Some nervousness is to be expected.
“As a coach, I'm the same way; as a player, I was the same way,” Brooks said. “That's part of it. When you really care about what you do, when you're really concerned and you want to do a good job for your teammates, you should be nervous.”
He's also confident his team will settle down once the game starts.
“Once that ball's in the air, our players aren't going to be nervous,” Brooks said. “Our players are going to fly around the court and they're going to play good basketball.”
Brooks watched Magic Johnson on the telecast of Game 7 of the Eastern Conference Finals talk about how he felt before big games.
“He had it and people think, ‘Magic, he was nervous before the games?' You're always nervous before the games until the tip off,” Brooks said.
BOSH ELEVATES HIS GAME
Chris Bosh was thought of as a clear third in Miami's “Big Three.”
His recent injury and the contributions in the three games since his return — especially in a 19-point performance in Saturday's 101-88 Game 7 win over Boston — have elevated his status. He hit three 3-pointer in the game after hitting just four in his playoff career to that point.
“He's hit threes before but not a lot,” Thunder coach Scott Brooks said. “He showed he can do it with the game on the line.
“That's a problem we've got to be aware of.”
BATTLING SCREENS CRITICAL VS. HEAT
Brooks sees a lot of similarities between his team and Miami.
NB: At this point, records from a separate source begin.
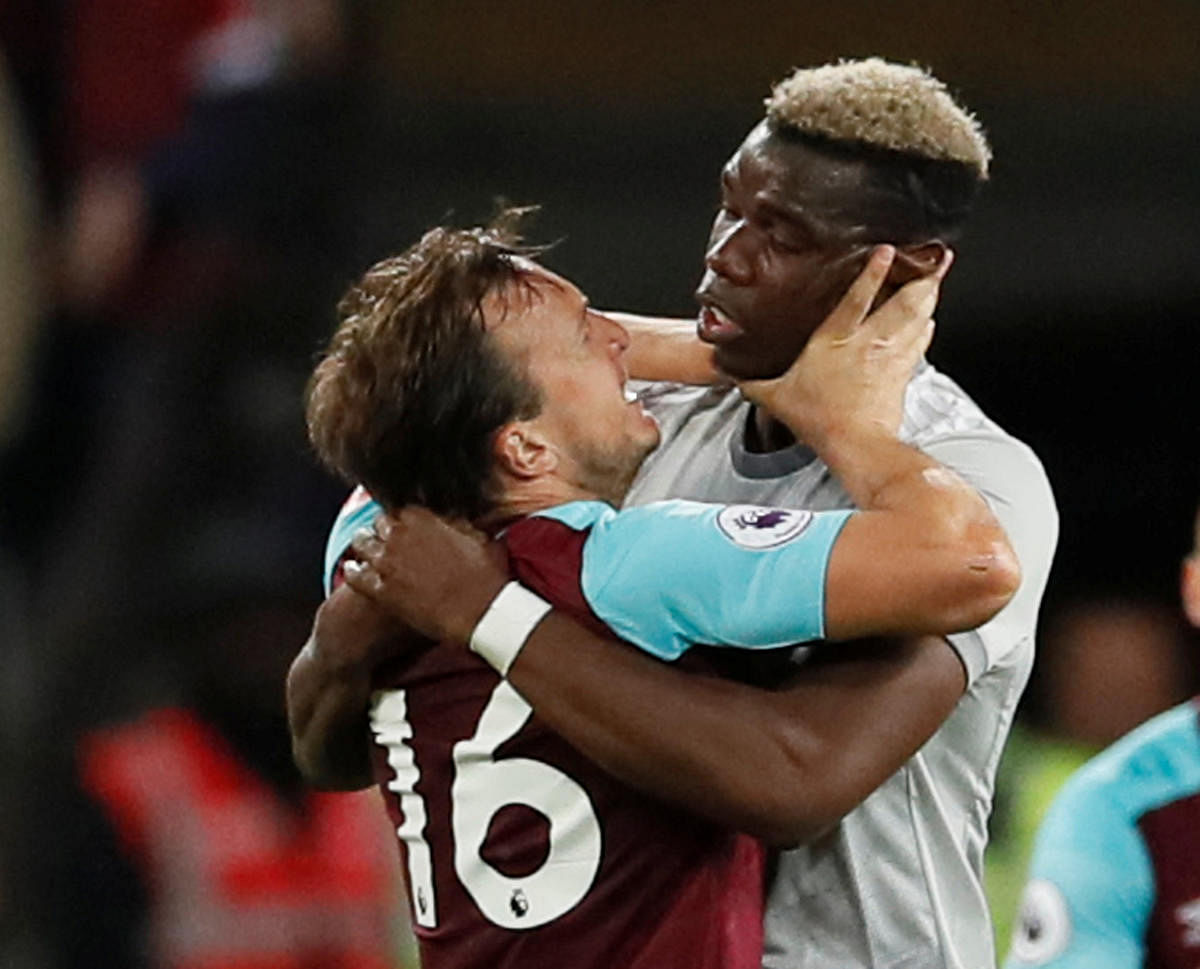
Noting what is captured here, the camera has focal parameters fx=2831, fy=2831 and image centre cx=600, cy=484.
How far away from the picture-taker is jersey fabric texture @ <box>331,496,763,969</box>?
229 centimetres

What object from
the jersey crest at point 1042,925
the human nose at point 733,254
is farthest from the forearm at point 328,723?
the jersey crest at point 1042,925

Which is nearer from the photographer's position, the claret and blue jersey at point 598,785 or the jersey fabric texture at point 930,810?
the claret and blue jersey at point 598,785

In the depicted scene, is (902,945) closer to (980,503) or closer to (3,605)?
(980,503)

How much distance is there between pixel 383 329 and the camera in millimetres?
2340

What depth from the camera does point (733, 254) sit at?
8.40 feet

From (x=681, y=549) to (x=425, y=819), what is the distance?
13.6 inches

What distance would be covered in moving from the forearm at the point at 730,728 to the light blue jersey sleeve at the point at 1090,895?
898 millimetres

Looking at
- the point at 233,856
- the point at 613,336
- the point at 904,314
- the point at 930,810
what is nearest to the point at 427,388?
the point at 613,336

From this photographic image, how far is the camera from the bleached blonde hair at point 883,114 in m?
2.53

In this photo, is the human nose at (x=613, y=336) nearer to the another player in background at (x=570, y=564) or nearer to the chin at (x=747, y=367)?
the another player in background at (x=570, y=564)

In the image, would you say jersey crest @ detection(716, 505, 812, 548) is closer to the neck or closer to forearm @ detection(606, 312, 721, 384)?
the neck

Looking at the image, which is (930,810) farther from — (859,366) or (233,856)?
(233,856)

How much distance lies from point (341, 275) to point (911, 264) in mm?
3276

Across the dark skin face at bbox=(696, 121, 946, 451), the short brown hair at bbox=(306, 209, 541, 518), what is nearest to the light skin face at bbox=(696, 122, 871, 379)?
the dark skin face at bbox=(696, 121, 946, 451)
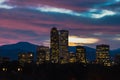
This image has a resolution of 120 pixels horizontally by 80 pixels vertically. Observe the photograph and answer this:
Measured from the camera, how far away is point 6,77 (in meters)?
104

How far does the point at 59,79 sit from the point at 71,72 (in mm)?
6813

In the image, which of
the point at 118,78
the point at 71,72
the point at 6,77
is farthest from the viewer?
the point at 71,72

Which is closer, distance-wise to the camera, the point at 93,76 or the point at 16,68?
the point at 93,76

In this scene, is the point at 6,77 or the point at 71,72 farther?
the point at 71,72

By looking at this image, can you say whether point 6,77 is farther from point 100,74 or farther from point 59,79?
point 100,74

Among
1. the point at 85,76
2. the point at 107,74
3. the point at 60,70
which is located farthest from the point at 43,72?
the point at 107,74

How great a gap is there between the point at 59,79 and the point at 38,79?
556cm

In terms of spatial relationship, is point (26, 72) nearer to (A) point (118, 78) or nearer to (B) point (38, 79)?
(B) point (38, 79)

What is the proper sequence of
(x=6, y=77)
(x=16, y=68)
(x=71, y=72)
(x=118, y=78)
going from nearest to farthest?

Among the most prominent, the job the Heat do in running their offense with screens.
“You have a choice every time downcourt,” Brooks said of defending the screens. “You can run into it and stop or you can get through it or around it. I think our guys are committed to doing that.
“We're an athletic, offensive team, we score at a high level, our field-goal percentage is good but we're still a defensive team. We have to be able to score off our defense.”
Serge Ibaka figures to be a critical piece to defending the Heat.
“We have to make sure they get nothing easy,” Ibaka said. “We need to be aggressive every single minute.
“In these playoffs, you try to sleep and they'll start getting dunks and making exciting plays. We need to make sure everything they make will be tough.”
SERIES NOT KD VS. LEBRON
Brooks understands that much will be made of the Kevin Durant-LeBron James matchup.
“Just like last series with Russell and Tony Parker. It was never about those two, even though there's a lot of storylines there,” Brooks said. “It's always about us and about them. It's not about Kevin and LeBron. It's not about anything other than playing good basketball against a very good team.”
LETTING IT ALL SINK IN
Russell Westbrook said the fact the Thunder were playing head-to-head for an NBA title hadn't quite sunk in yet.
“Probably not yet,” Westbrook said. “And it probably won't until we start playing.”
Ibaka doesn't even want to think about it, especially about his family watching him play around the world.
“I just want to think about playing,” Ibaka said. “I know they will be watching though.”
BROOKS GIVES WESTBROOK FASHION GREEN LIGHT
Brooks briefly turned into a fashion critic after Sunday's practice, discussing the attire that Russell Westbrook in particular has sported during postgame news conferences.
“Russell can wear anything,” Brooks said. “He's great looking, he has an incredible body, a great smile. Anything, he's going to look good. I have to dress up nice to look decent.”
Westbrook and Kevin Durant have drawn attention for their wardrobe during the playoffs, most notably Westbrook's fishing lure shirt and red glasses without lenses.
“As long as they keep playing the way they're playing, I don't care what they wear,” he said. “I don't care if they wear glasses with no lenses in it, I will always wear mine with a lens.”